Me encuentro al borde de una colina, mirando una copia de la primera estribación de la cordillera que nace en mi barrio. Y entre ella y mi casa hay un arroyito que calca al Jaya de ahora. Sin embargo, sé de la lejanía y de un aspecto vinculante, aún mas poderoso que lo señalado. Que surge al ir a la farmacia, visitar el médico familiar, cumplir con la cita del especialista ó cuando es menester, internarme.
Y es lo que me tiene -elucubrando- día y noche: ya que en los lugares mencionados, me uno a gente, veinte años por encima de mi edad. Entonces viajo al pasado. Cuando nací en un bohío bajo los cuidados de una partera, en vez de un equipo de profesionales del ramo. Y comparo el seguimiento de aquí, con el de aquel tiempo con las embarazadas de mi pueblo. Y equiparo la alimentación de un feto aquí con el de otrora allá.
Relacionando el proceso seguido en mi rancho con este: un primer encuentro de preñadas, iniciado con un vaso de leche.
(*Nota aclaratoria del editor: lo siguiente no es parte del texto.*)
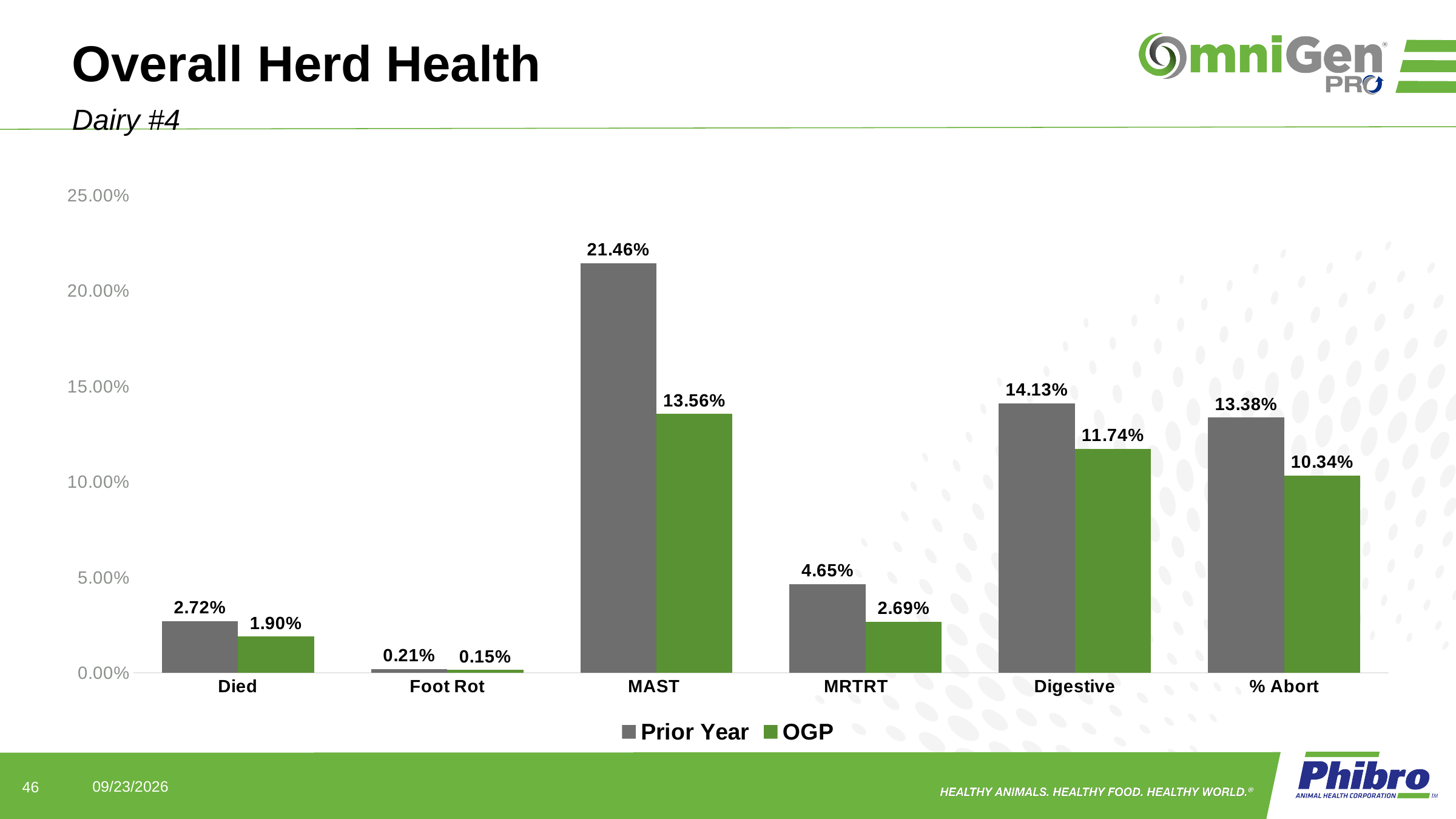
Which category has the highest Prior Year value? MAST What is the Prior Year value for MAST? 21.46% What is the difference between the Prior Year and OGP values for % Abort? 3.04% How many series does the legend list? 2 What kind of chart is shown on the slide? bar chart What is the OGP value for Foot Rot? 0.15% What is the OGP value for Digestive? 11.74% How many categories are shown on the x axis? 6 Is the OGP value for Digestive greater or less than 10.00%? greater Which is larger for MRTRT, the Prior Year value or the OGP value? Prior Year What is the difference between the Prior Year and OGP values for MAST? 7.90% Which category has the lowest OGP value? Foot Rot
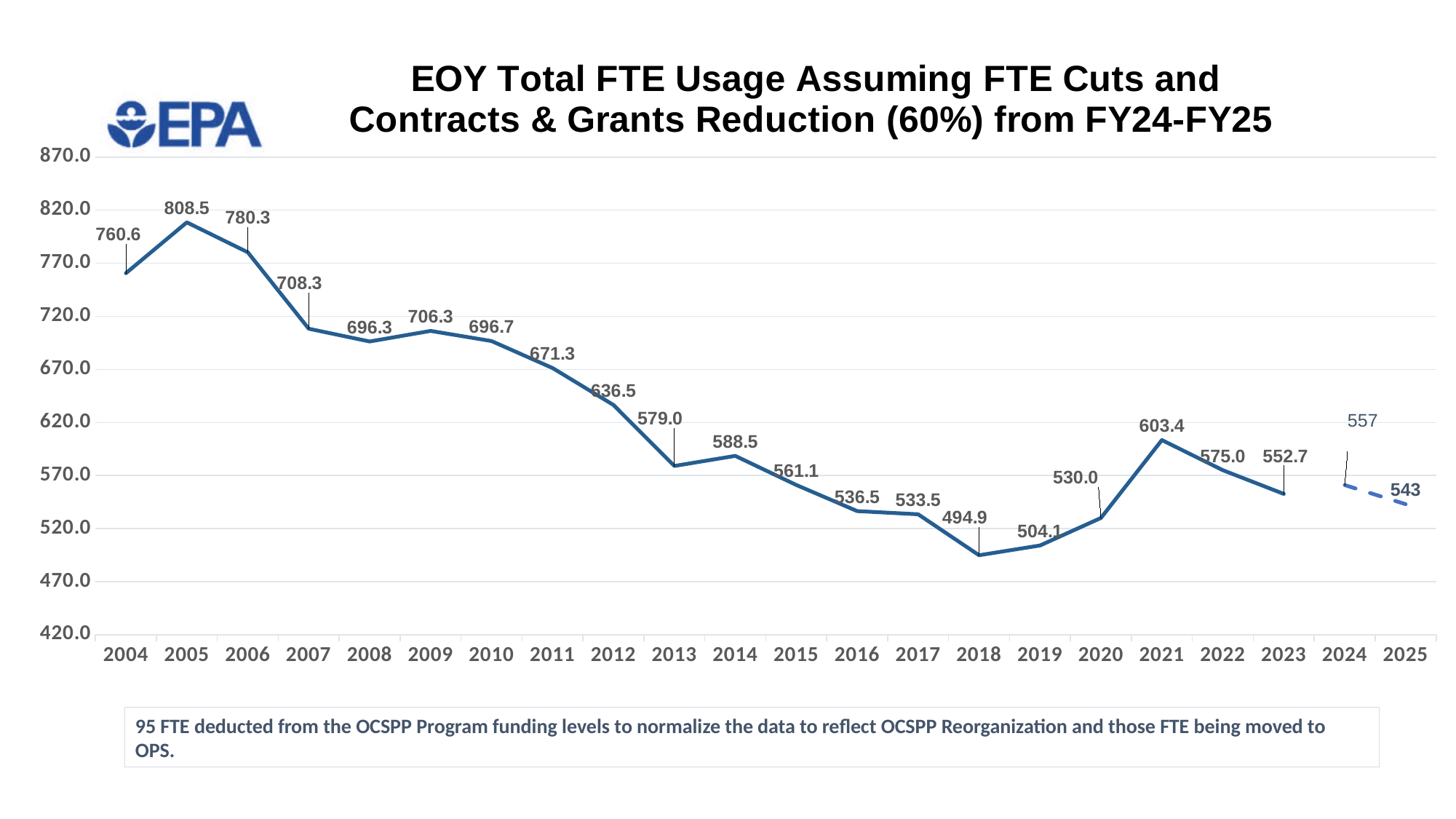
What type of chart is shown on the slide? Line chart What is the EOY total FTE usage value for 2005? 808.5 Which year has the larger value, 2013 or 2014? 2014 By how much did the value increase from 2020 to 2021? 73.4 What is the difference between the 2005 value and the 2004 value? 47.9 Overall, do the values rise or fall from 2004 to 2025? Fall Which year has the highest FTE usage value? 2005 Is the value for 2012 greater or less than 620.0? greater What is the projected value shown for 2025? 543 Which year has the lowest FTE usage value? 2018 What is the value shown for 2018? 494.9 How many years are plotted on the x axis? 22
Y al final recibir todas, una orden para granos, leche, jugos y cereales; redimible en cualquier bodega. Y esa inspección del recién nacido, para detectar cualquier vestigio de anomalía futura. Qué incluye, sí es necesario, un cambio del tipo de sangre.
Y paso, mentalmente, a la alimentación escolar de los primeros tres lustros del niño. Y me desquician esas camas vacías, a menos de que se trate de accidentes, en los centros asistenciales. Que abren el archivo de mis visitas dominicales al San Vicente de Paúl. Un hospital a casa llena. Y vuelvo a ver las maltas morenas con los panes de agua llevados a los pacientes.
Pero me aturde más lo que observo en el parqueo de mi farmacia, costándome mucho interpretarlo: y es ver bajar retorcidos ancianos de carros del año. ¡Qué en mi patria no manejarían ya, ni un triciclo! Y verlos bajar solos. Con desobedientes pasos a sus cerebros. Seres, más que octogenarios, todavía asiduos al ‘liquor store’. Cargando botellones, que desde la distancia, logran asombrarme.